*Action item*: Resume the passage below on detective Steve Spingola's books about unsolved Milwaukee murders, continuing right after its final sentence.

*Selected excerpt*:

According to the book description of Best of the Spingola Files, Vol. I, “The very emphasis of the commandment: Thou shalt not kill,” Sigmund Freud noted, “makes it certain that we are descended from an endlessly long chain of generations of murderers, whose love of murder was in their blood as it is perhaps also in ours.” During a career that spanned parts of four decades, homicide detective Steve Spingola spent 15-years chasing down the killers Freud described. Yet, in Milwaukee alone, hundreds of murders remain unsolved—their files collecting dust in a windowless storage room.

In the fall of 2009, a few of Spingola’s students thought it odd that several high-profile organizations, such as the Innocence Project, sought to exonerate the convicted, while only a handful of groups advocated for the victims of unsolved slayings. In response, their instructor created the Spingola Files—a Web site that explores death investigations, organized crime, and other matters of criminal justice import.  Whether it is the strangulation murders of over a dozen women; a bicyclist who went for an afternoon ride but never returned home; the unsolved homicides near Wisconsin state colleges; or the suspicious drowning deaths of men in the hard-drinking city of La Crosse, Best of the Spingola Files profiles cases that trouble the investigator known amongst his colleagues as ‘the sleuth with the proof.”

According to the book description of The Killer in Our Midst: The Case of Milwaukee's North Side Strangler, “During his 25-year career with the Milwaukee Police Department, Steven Spingola investigated hundreds of homicides. In the corridors of the Police Administration Building and throughout southeastern Wisconsin, his reputation as a tenacious and thorough detective is legendary. Yet, on occasion, even preeminent sleuths catch cases that, for a variety of reasons, remain unsolved. Recent advances in DNA technologies, however, are filling in the gaps left by unwilling witnesses, faulty memories, a lack of adequate resources, and father time.

This same scenario unfolded during a two-month period in 1995 when two north side Milwaukee women were strangled to death within a six block radius of each other. Homicide detectives carefully sifted through both crime scenes, but were unable to develop sufficient evidence to affect an arrest. Fourteen years later, DNA evidence collected from these two murders, as well as five others, has linked one unidentified serial killer, dubbed by one Milwaukee television station as “the north side strangler.”

*Information provided*:
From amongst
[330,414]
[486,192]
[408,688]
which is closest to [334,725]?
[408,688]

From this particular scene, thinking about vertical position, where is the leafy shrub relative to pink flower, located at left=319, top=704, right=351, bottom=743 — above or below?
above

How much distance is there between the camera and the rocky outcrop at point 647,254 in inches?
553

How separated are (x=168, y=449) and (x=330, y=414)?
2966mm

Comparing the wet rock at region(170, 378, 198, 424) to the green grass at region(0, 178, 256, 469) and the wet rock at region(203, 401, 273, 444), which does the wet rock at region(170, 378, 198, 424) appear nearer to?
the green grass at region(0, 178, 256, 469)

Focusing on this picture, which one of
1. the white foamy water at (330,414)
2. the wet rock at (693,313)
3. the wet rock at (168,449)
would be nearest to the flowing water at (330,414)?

*Answer space*:
As the detective who investigated the 1995 homicides of Florence McCormick and Shelia Farrior, Steven Spingola revisits the crimes scenes, identifies the strategies employed by the perpetrator, and provides a profile of the suspect. "The Killer in Our Midst" is a e-magazine expose that enables the public to walk-a-mile in the worn soles of a busy homicide detective.”

According to the book description of Predators on the Parkway: A Former Homicide Detective Explores the Colonial Parkway Murders, “When it comes to cold homicides, sometimes the best thing to do is bring in someone from the outside—a fresh set of eyes. That is exactly what the families of Colonial Parkway murder victims did in early June 2010. They called upon Steven Spingola, a former homicide detective with the Milwaukee Police Department.

Known amongst his colleagues as ‘the sleuth with the proof,’ Spingola spent 15 years chasing down cold-blooded killers. But the slayings of three couples and the disappearance of another near Yorktown, Virginia from 1986 to 1989 required the savvy investigator and his Spingola Files staff to visit and reconstruct decades-old crime scenes that have puzzled law enforcement for over a generation.

Predators on the Parkway: a Former Homicide Detective Explores the Colonial Parkway Murders is a 29-page magazine expose that provides a thoughtful analysis of each crime scene based on the physical evidence, and interviews with tipsters, the victims’ families and law enforcement veterans.  For the first time, Steven Spingola takes the opportunity to share new information that may very well result in the development of a named person of interest in one of the Colonial Parkway murders.”